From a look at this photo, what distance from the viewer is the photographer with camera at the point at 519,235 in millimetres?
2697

* * *

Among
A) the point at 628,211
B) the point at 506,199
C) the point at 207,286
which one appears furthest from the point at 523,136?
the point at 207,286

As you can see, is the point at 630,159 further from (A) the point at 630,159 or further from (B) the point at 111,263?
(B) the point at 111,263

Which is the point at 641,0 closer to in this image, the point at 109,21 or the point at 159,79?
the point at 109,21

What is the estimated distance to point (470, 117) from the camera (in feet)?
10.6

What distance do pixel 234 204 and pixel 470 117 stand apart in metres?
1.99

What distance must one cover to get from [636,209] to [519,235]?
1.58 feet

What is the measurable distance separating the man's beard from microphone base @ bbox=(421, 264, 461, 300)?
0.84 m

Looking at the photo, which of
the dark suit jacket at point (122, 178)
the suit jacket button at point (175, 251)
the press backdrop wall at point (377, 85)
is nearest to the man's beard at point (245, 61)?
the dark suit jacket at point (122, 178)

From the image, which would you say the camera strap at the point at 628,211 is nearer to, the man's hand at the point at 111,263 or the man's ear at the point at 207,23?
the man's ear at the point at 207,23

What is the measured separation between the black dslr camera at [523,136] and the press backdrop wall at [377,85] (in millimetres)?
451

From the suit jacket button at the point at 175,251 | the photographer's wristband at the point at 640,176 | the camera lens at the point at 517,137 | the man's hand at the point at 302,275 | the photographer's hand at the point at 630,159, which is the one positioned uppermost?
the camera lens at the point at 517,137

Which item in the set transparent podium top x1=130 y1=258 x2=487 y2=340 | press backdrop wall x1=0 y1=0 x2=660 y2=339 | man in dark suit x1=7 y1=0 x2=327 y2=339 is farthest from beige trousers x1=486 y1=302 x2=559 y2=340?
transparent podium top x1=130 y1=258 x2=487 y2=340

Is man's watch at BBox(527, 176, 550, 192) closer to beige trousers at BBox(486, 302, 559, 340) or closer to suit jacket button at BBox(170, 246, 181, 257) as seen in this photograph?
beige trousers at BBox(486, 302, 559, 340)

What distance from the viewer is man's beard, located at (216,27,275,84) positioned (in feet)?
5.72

Aim of the exercise: Pick out each line of the items above that contains the word "hand", and copy those lines. Case counts.

Written answer:
From the image, which would you say the camera strap at the point at 628,211 is nearer to, the man's hand at the point at 111,263 or the man's ear at the point at 207,23?
From the suit jacket button at the point at 175,251 | the photographer's wristband at the point at 640,176 | the camera lens at the point at 517,137 | the man's hand at the point at 302,275 | the photographer's hand at the point at 630,159, which is the one positioned uppermost?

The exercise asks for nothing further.